(Extracted records)
------------------------

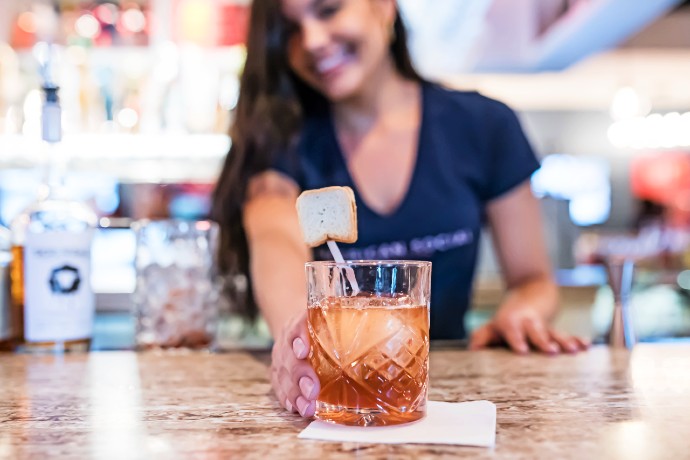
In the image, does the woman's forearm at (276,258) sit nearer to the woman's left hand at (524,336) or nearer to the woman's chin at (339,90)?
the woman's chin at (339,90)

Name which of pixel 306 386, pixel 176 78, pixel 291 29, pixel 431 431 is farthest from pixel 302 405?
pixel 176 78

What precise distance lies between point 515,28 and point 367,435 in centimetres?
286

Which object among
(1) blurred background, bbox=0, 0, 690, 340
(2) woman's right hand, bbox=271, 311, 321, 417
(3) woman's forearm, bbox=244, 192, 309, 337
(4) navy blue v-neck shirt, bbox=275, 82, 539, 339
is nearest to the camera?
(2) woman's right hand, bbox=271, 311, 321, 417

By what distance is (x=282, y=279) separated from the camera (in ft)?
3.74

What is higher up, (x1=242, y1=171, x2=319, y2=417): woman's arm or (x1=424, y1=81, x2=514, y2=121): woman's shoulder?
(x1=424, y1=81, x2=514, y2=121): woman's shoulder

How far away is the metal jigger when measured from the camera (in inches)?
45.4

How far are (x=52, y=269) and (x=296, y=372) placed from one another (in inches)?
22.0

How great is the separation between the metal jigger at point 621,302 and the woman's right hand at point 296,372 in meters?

------------------------

(The exercise)
Reproduce all of the material above word for word, leaving out the pictures.

(Task response)
In the image, does the woman's forearm at (276,258) sit nearer to the woman's left hand at (524,336) or nearer to the woman's chin at (339,90)?
the woman's chin at (339,90)

Name which of pixel 306 386, pixel 176 78, pixel 291 29, pixel 431 431 is farthest from pixel 302 405?
pixel 176 78

What precise distance lies between point 515,28 and point 367,435 in centimetres?
286

Which object among
(1) blurred background, bbox=0, 0, 690, 340
(2) woman's right hand, bbox=271, 311, 321, 417
(3) woman's forearm, bbox=244, 192, 309, 337
(4) navy blue v-neck shirt, bbox=275, 82, 539, 339
is nearest to the camera?
(2) woman's right hand, bbox=271, 311, 321, 417

By what distance is (x=282, y=279) separated from the camera (in ft)?
3.74

What is higher up, (x1=242, y1=171, x2=319, y2=417): woman's arm or (x1=424, y1=81, x2=514, y2=121): woman's shoulder?
(x1=424, y1=81, x2=514, y2=121): woman's shoulder

How far away is the metal jigger when measured from the camera (in inches)?
45.4

How far are (x=52, y=269) and (x=296, y=372) placed from one another (in inches)?
22.0

How great is the separation between the metal jigger at point 621,302 and the woman's right hand at point 296,372 in meters?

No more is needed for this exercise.